A sentença em causa havia julgado parcialmente procedente a acção sumária
proposta por A. e mulher, B., no Tribunal Judicial da Comarca de Vale de Cambra,
contra C. e mulher, D., pedindo que fossem condenados: a reconhecer que eram
proprietários de um determinado prédio, identificado nos autos, e de uma certa
proporção da água captada numa mina aberta a sul desse prédio; a reconhecer que
existia, a favor do referido prédio, uma servidão de presa e uma servidão de
aqueduto, destinadas a captação da água e à sua condução para o mesmo prédio; a
abster-se de perturbar tal captação; e a pagar-lhe uma indemnização, nos termos
que indicaram.
Inconformados, os autores recorreram para o Tribunal da Relação do Porto,
que proferiu o citado acórdão de 1 de Julho de 2004.
Foi repetido o julgamento da matéria de facto no tribunal de 1ª instância, a 16
de Dezembro de 2004, ficando marcado para 5 de Janeiro seguinte a leitura das
respostas aos pontos da base instrutória correspondentes.
Já em momento posterior, os autores vieram requerer que a juíza que presidiu
ao julgamento da matéria de facto e, posteriormente, a decidiu, se declarasse
impedida, por ter sido a mesma que presidira ao primeiro julgamento e decidira,
então, a matéria de facto. Invocaram para tanto o disposto na alínea c) do nº 1
do artigo 122º do Código de Processo Civil, sustentando que o segundo julgamento
deveria também ser anulado.
Este requerimento foi indeferido, por despacho de 31 de Janeiro de 2005, de
fls. 87, nos seguintes termos:
“(…)
Estabelece o disposto no artigo 122º, n.º 1, alínea c), do Código de Processo
Civil 'Nenhum juiz pode exercer as suas funções, em jurisdição contenciosa ou
voluntária: quando tenha intervindo na causa como mandatário ou perito ou quando
haja que decidir questão sobre que tenha dado parecer ou se tenha pronunciado,
ainda que oralmente'.
Ora, entendemos, tal como é entendimento unânime da jurisprudência, que a citada
disposição legal não abarca na sua previsão a hipótese de o juiz, como tal, já
se ter pronunciado sobre a questão a decidir, mas apenas a de ter intervindo na
causa como particular dando, parecer, consulta, ou conselho a uma das partes ou
pronunciando-se como mandatário ou perito – neste sentido Ac. STJ, de 3.2.1993,
in ADSTA, 379º, 827.
A alínea c) do n.º 1 do artigo 122º do Código de Processo Civil não abarca na
sua previsão [a hipótese] de o juiz, como tal, já se ter pronunciado sobre a
questão a decidir, o que poderá acontecer por via de anulação do processado –
neste sentido Ac. RE, de 9.6.1983, in BMJ 330, 559 e CJ, 1083, 3º, 320.”

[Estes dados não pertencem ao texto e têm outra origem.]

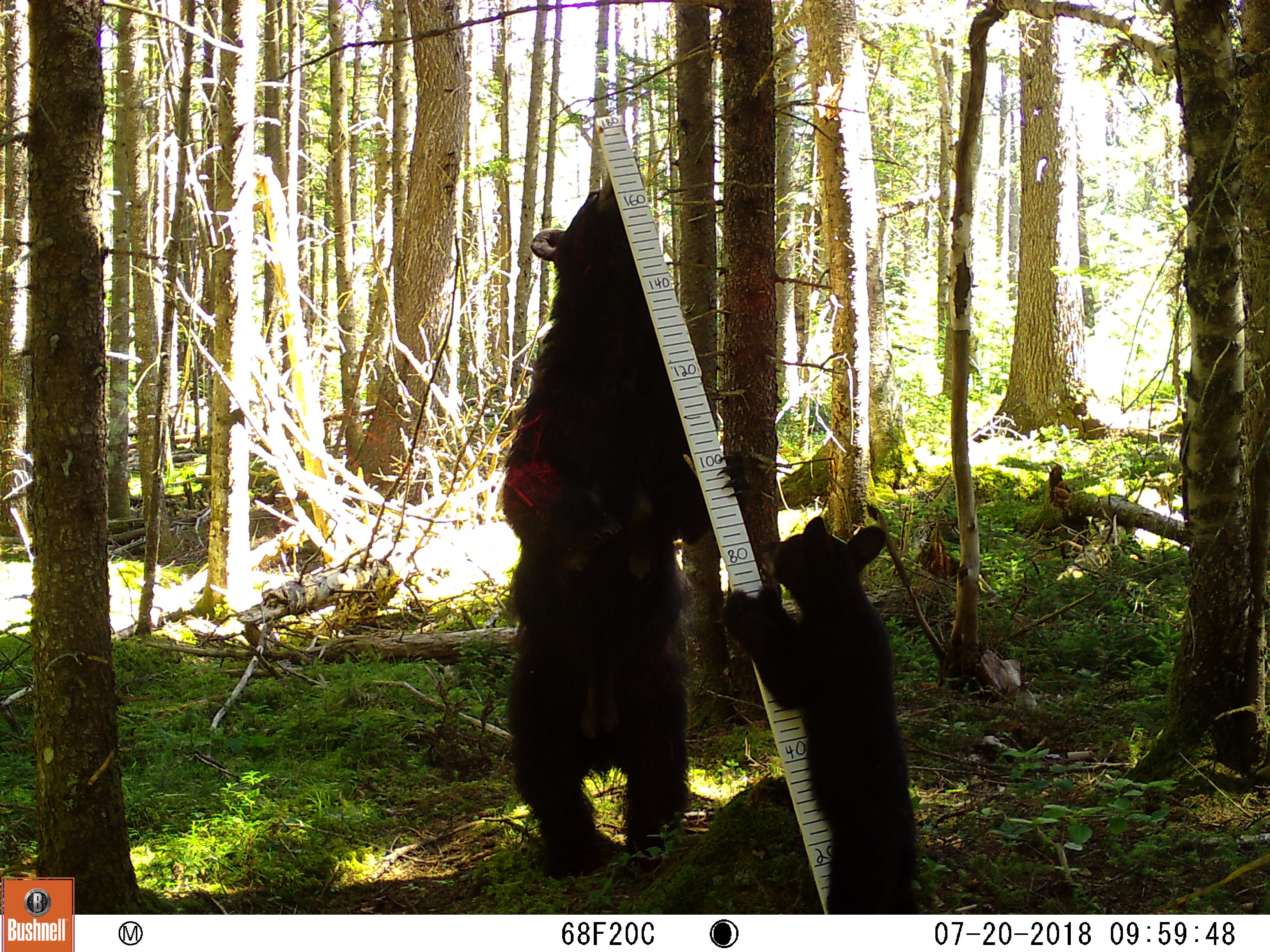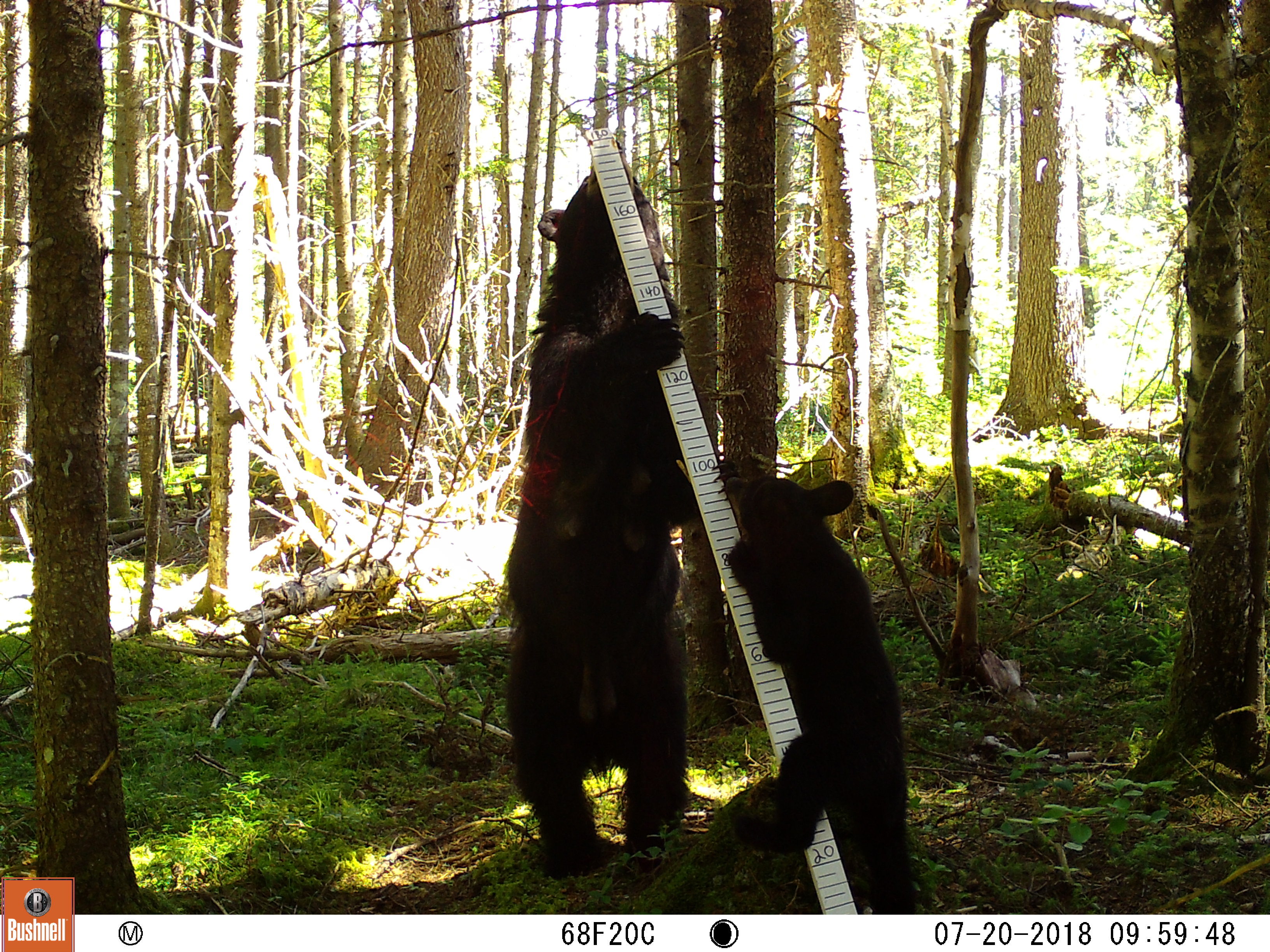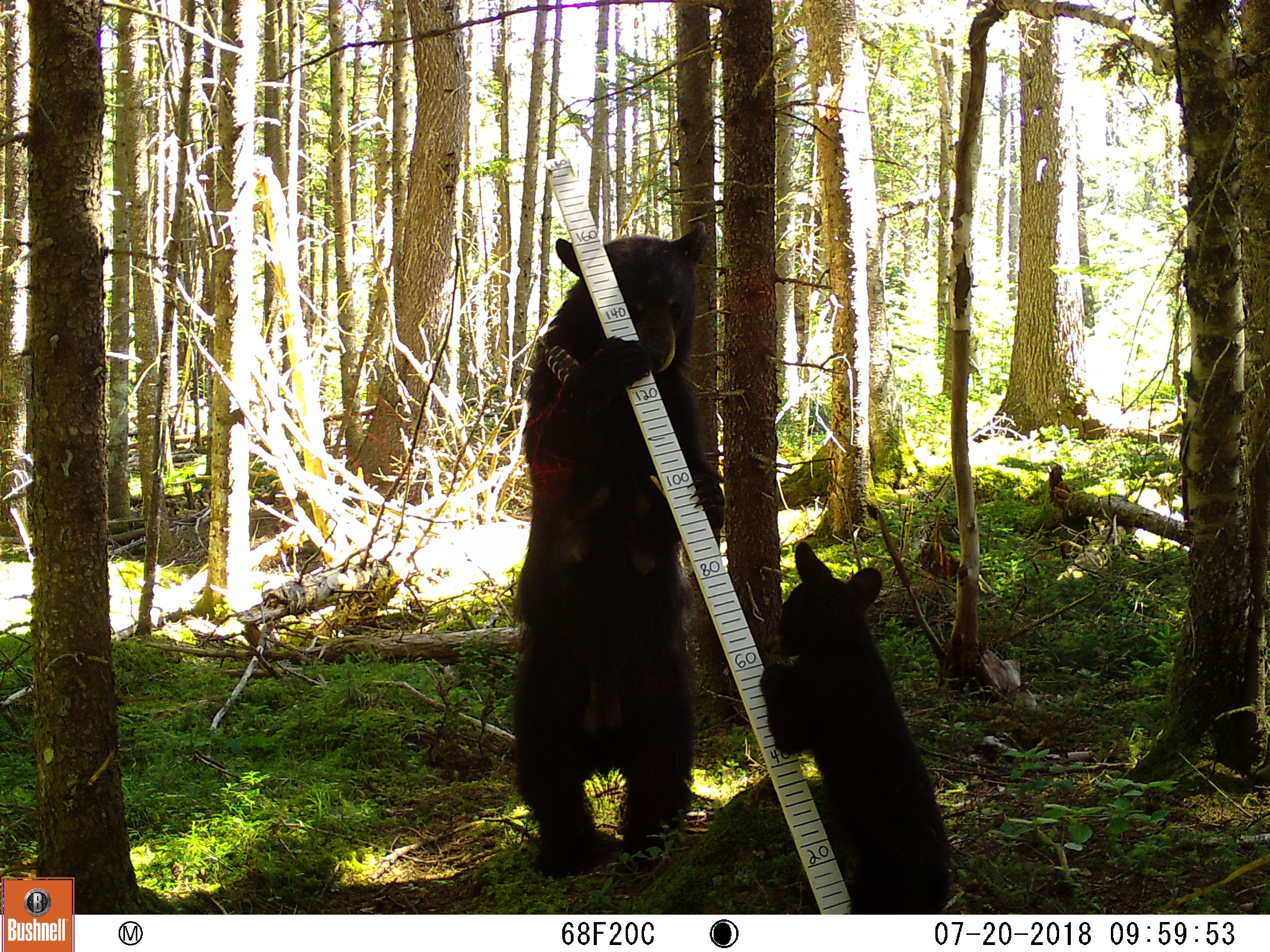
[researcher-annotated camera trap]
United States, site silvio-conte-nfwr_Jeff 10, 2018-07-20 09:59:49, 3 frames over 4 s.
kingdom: Animalia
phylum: Chordata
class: Mammalia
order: Carnivora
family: Ursidae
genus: Ursus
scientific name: Ursus americanus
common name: black bear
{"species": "black bear (Ursus americanus)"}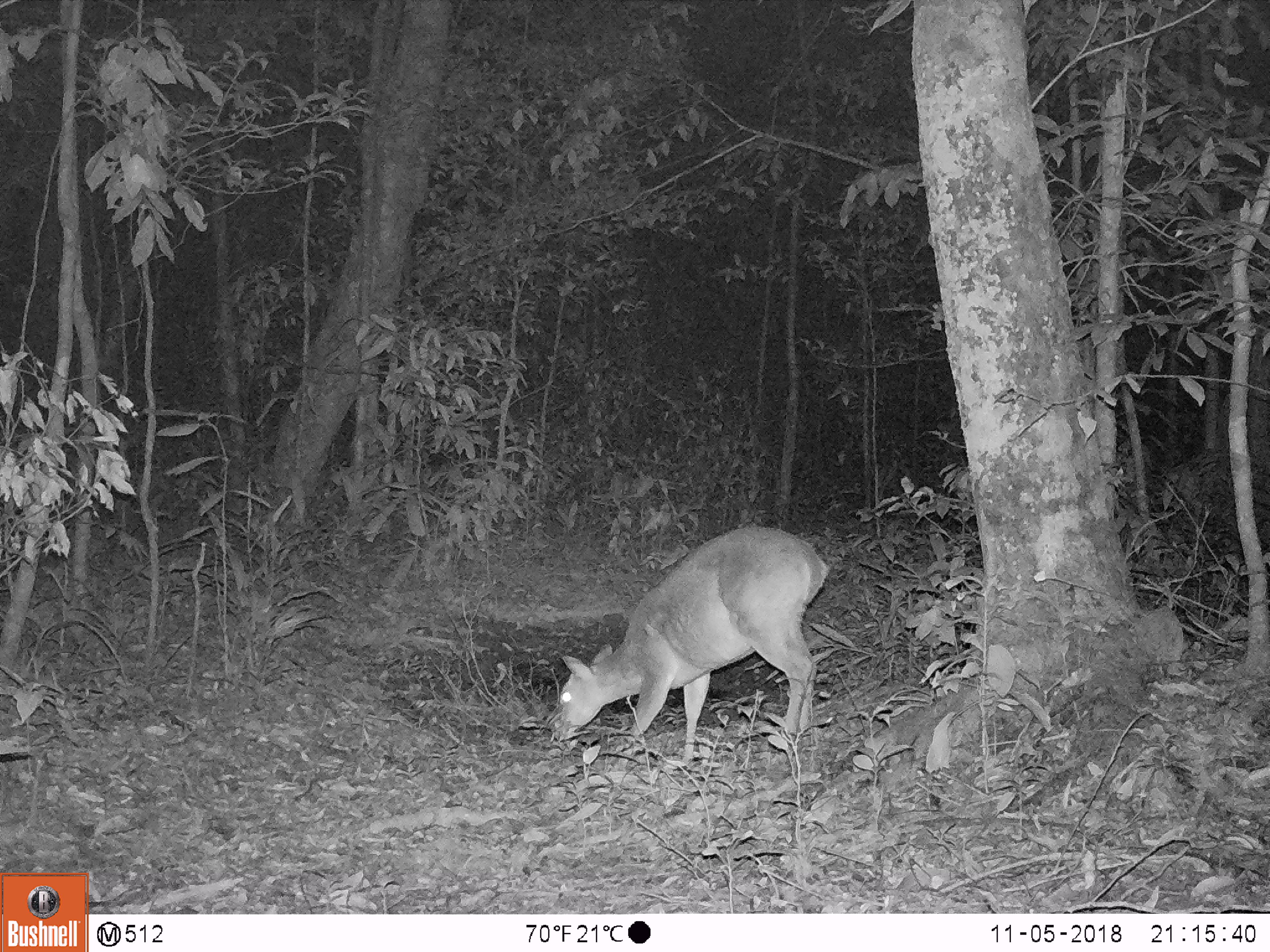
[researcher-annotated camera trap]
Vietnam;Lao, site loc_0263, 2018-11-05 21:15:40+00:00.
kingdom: Animalia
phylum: Chordata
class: Mammalia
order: Artiodactyla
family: Cervidae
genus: Muntiacus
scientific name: Muntiacus vuquangensis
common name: large-antlered muntjac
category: large antlered muntjac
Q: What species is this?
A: Large antlered muntjac (large-antlered muntjac) (Muntiacus vuquangensis).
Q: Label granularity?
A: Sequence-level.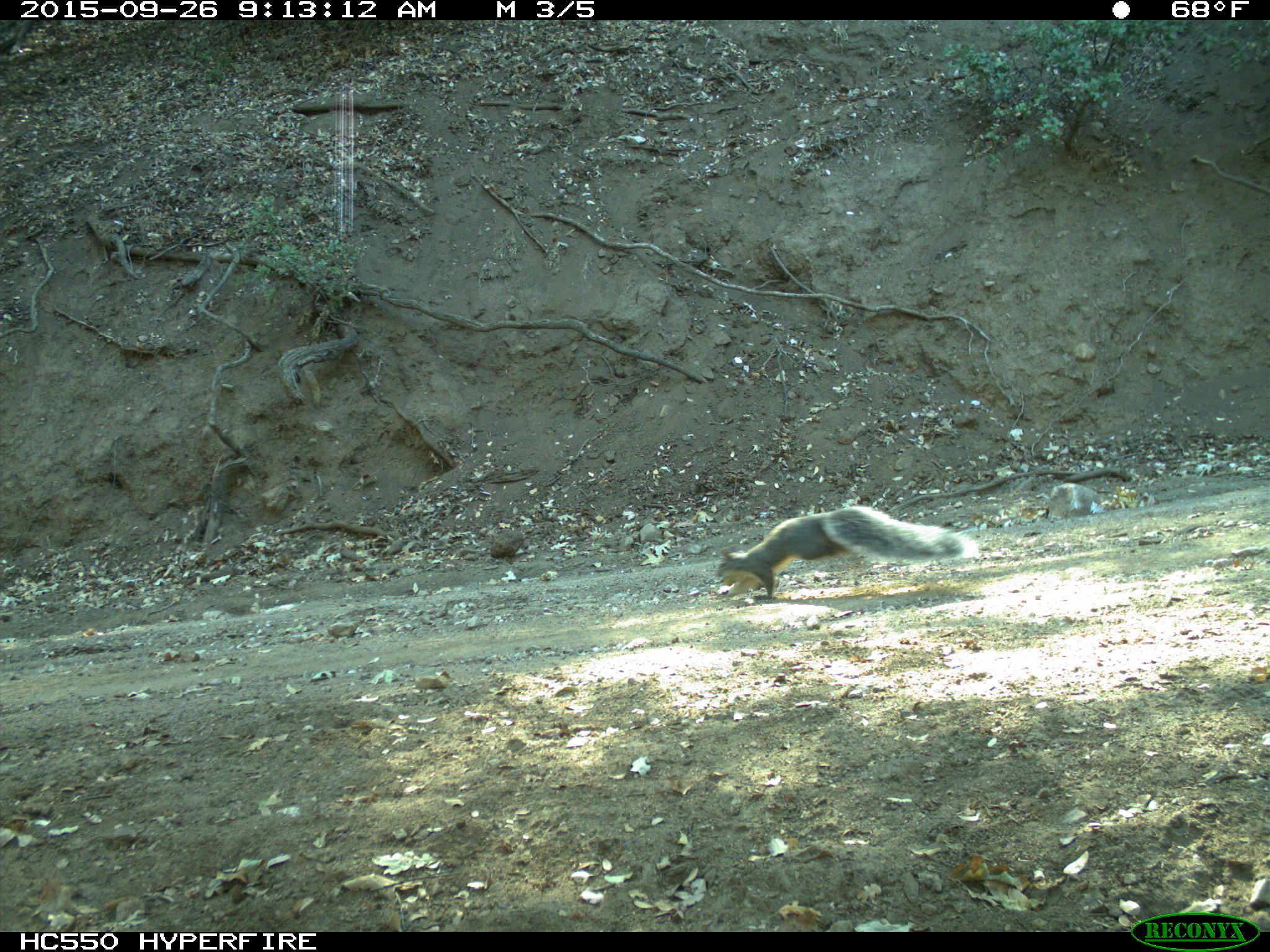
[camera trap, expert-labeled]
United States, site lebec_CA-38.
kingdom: Animalia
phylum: Chordata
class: Mammalia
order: Rodentia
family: Sciuridae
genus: Sciurus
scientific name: Sciurus carolinensis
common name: eastern gray squirrel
Sciurus carolinensis (eastern gray squirrel).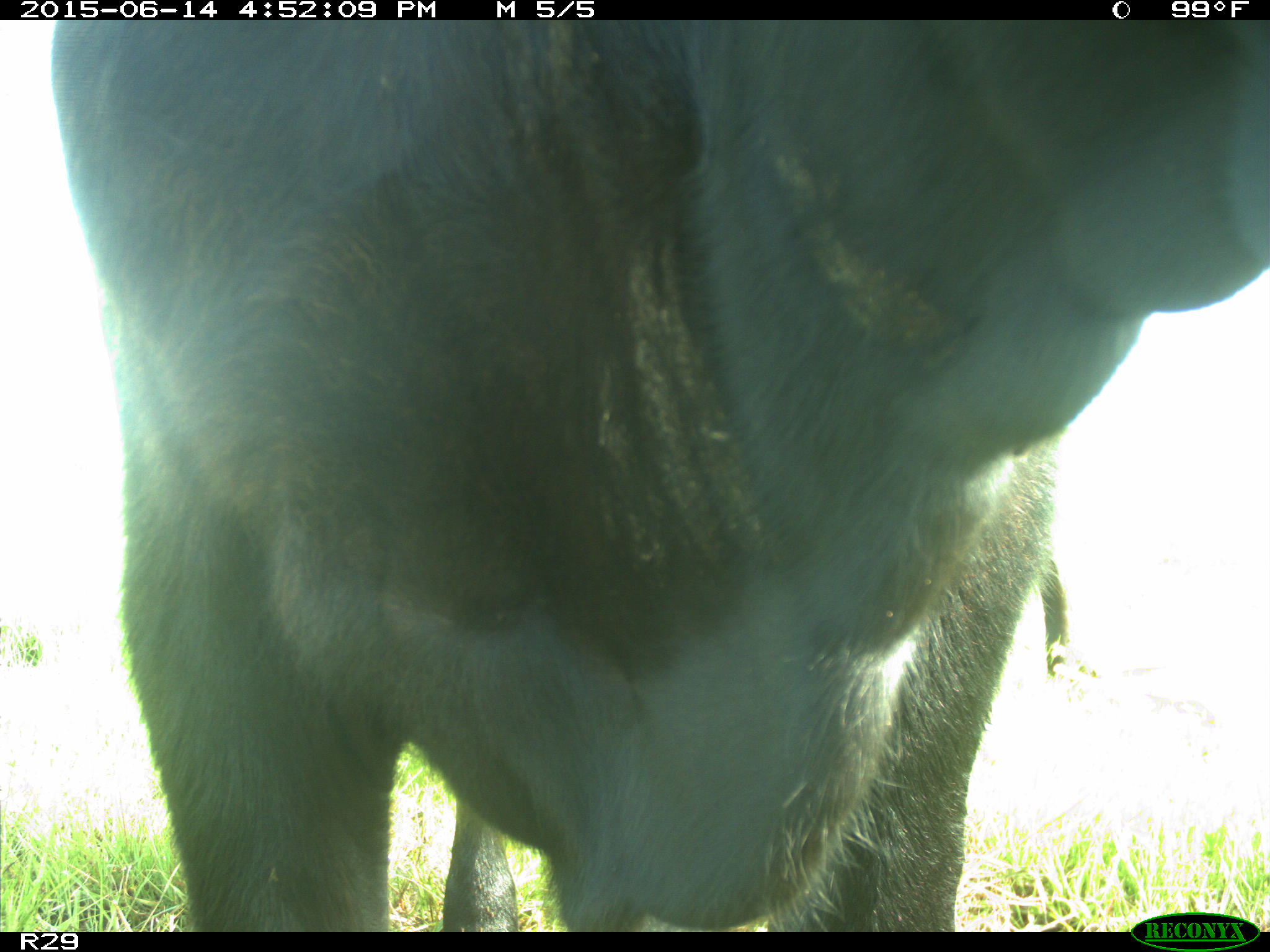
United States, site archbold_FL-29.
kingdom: Animalia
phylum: Chordata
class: Mammalia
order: Artiodactyla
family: Bovidae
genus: Bos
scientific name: Bos taurus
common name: domestic cow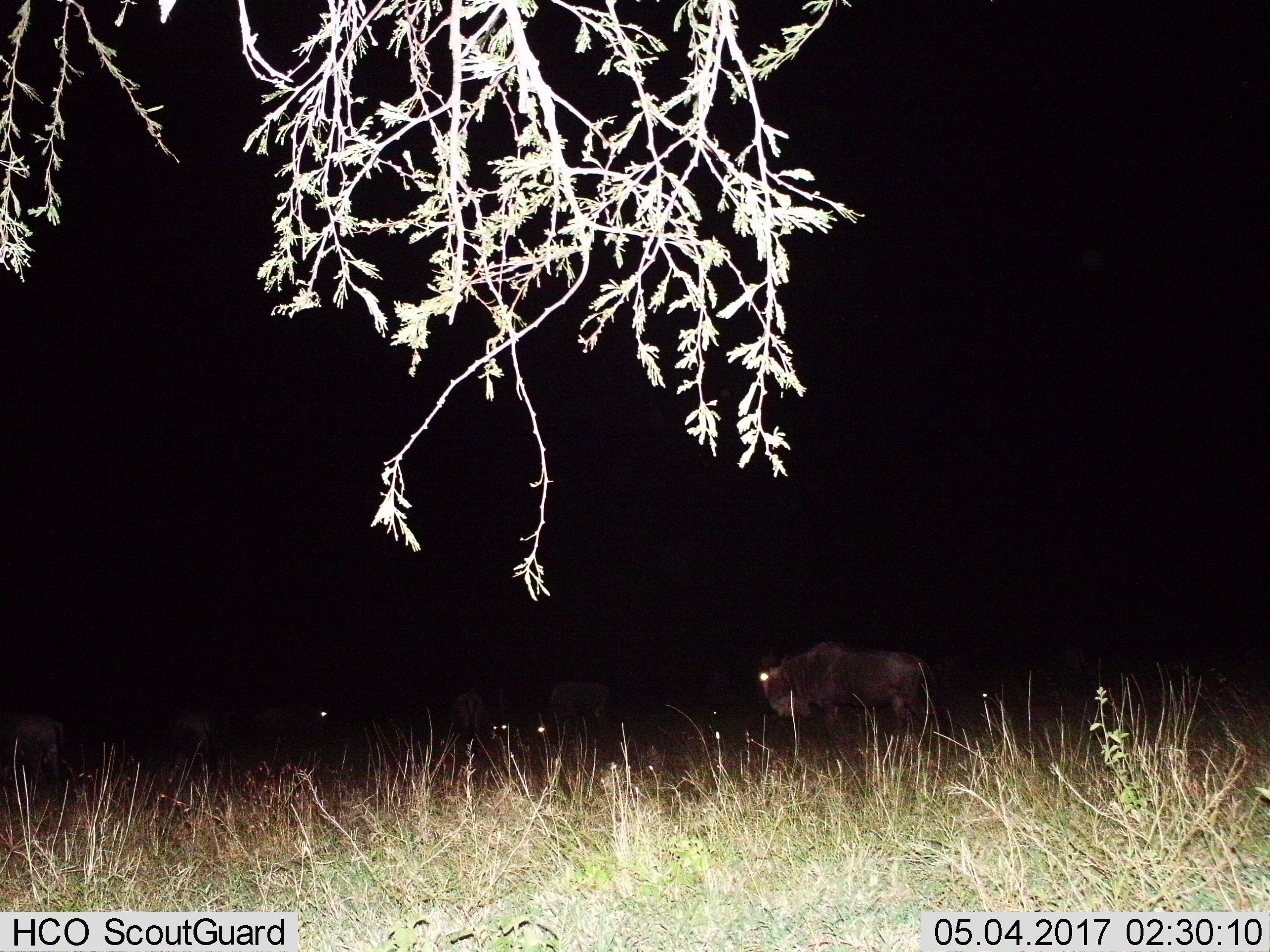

Novamente inconformados, os autores recorreram deste despacho para o
Tribunal da Relação do Porto.
Por acórdão de 27 de Setembro de 2005, de fls. 150, a Relação do Porto negou
provimento ao recurso, remetendo para os fundamentos da decisão recorrida, nos
termos dos artigos 713º, n.º 5 e 749º do Código de Processo Civil.
2. Vieram então A. e mulher, B., interpor recurso para o Tribunal
Constitucional “nos termos da alínea b) do n.º 1 do artigo 70º da Lei n.º 28/82,
de 15 de Novembro, com vista a apreciar a inconstitucionalidade da norma do
artigo 122º, n.º 1, alínea c) do Código de Processo Civil, na interpretação
segundo a qual não está impedido de efectuar a repetição de um julgamento o juiz
que antes se pronunciou sobre a mesma questão, em sentença entretanto anulada
por obscuridade e contradição”.
No entender dos recorrentes, “a norma arguida de inconstitucionalidade viola o
disposto nos artigos 20º, n.º 4, 16º, n.º 2, da Constituição da República, no
artigo 10º da Declaração Universal dos direitos do Homem, no artigo 6º, nº 1 da
Convenção Europeia dos Direitos do Homem, no artigo 14º do Pacto Internacional
Sobre os Direitos Civis e Políticos e no artigo 47º da Carta dos Direitos
Fundamentais da União Europeia”.
O recurso foi admitido, por decisão que não vincula este Tribunal (nº 3 do
artigo 76º da Lei nº 28/82).
3. Notificadas para o efeito, as partes apresentaram alegações, que os
recorrentes concluíram da seguinte forma:
'1a- As instâncias interpretaram e aplicaram a alínea c) do n° 1 do artigo 122°
do Código de Processo Civil no sentido de que não está impedido de efectuar a
repetição de um julgamento o juiz que antes se pronunciou sobre a mesma questão,
por sentença anulada por obscuridade e contradição.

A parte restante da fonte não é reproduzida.